Penitentes are formed in various ways. The traditional 'hunched snow' forms are probably mostly a simple matter of wind and water erosion. They form particularly in areas with a strong wind blowing consistently from a single direction, and regular melting and freezing cycles are also common in penitentited areas. These forces form hillocks of snow that are curved ('hunched') on the windward side and drop off sharply in the leeward side. These sorts of penitentes are often found in Europe.

But, there is a second form of penitent formation, which is both more interesting and often more impressive. Found particularly in the mountains of South America, these penitentes grow in sharp spikes, often covering large snowfields. They can grow to be 4-5 meters tall, and their sharp, jagged forms show little evidence of directional erosion. They are formed by a process known as sublimation.

Sublimation is just like evaporation, except that it involves no liquid form.
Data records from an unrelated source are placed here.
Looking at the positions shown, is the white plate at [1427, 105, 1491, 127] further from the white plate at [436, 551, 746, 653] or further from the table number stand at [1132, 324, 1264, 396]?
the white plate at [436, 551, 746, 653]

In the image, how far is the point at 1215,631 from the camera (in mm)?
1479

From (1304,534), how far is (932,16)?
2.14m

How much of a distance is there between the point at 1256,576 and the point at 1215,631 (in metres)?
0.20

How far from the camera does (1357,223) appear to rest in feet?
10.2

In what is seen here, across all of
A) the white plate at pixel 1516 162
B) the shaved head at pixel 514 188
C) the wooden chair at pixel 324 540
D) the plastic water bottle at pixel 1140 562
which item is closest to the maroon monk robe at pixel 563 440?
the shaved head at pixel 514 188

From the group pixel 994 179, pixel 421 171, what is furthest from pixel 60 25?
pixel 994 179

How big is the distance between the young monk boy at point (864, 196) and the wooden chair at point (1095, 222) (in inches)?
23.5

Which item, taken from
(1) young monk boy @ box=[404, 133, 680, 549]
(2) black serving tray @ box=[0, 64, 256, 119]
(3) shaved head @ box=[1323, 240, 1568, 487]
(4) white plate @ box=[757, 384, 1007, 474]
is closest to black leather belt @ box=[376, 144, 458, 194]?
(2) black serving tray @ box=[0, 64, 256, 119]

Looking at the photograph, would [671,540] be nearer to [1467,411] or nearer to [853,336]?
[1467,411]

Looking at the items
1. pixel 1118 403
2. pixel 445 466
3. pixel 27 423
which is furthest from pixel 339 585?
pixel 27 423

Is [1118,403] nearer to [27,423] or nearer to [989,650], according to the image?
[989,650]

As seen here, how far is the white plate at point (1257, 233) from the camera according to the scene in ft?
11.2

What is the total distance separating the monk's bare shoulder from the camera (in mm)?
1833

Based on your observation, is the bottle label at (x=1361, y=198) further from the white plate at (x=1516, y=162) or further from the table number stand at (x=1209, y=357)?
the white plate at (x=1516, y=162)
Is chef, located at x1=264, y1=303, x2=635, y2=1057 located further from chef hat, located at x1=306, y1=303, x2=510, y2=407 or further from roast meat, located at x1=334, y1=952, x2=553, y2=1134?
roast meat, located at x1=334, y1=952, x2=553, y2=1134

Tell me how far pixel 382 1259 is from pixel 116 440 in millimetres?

The solid ice never reaches melting temperature, but the heat energy from the sun and the circulation of air plucks up ice molecules directly from the surface of the icepack. At first the sublimation is random across the surface of the ice, but as some areas sublimate more quickly than others the surface becomes more uneven. Eventually pockets develop that concentrate reflected light, making the sublimation go faster and digging the pockets deeper faster. In the lab penitentes have been grown to the height of up to two inches in a matter of hours. Over decades of sublimation natural penitentes grow into truly amazing formations.

There is some speculation that penitentes may protect ice fields from the effects of global warming. Sunlight is spread over a greater surface area, and this may buffer the melting of snowpacks. Increased energy from the sun may even speed the growth of penitentes, making a nice negative feedback loop. A light layer of soot has also been shown to speed penitent growth, at least in the lab. An increase in ambient temperature could still do a lot of damage to a field of penitentes, however.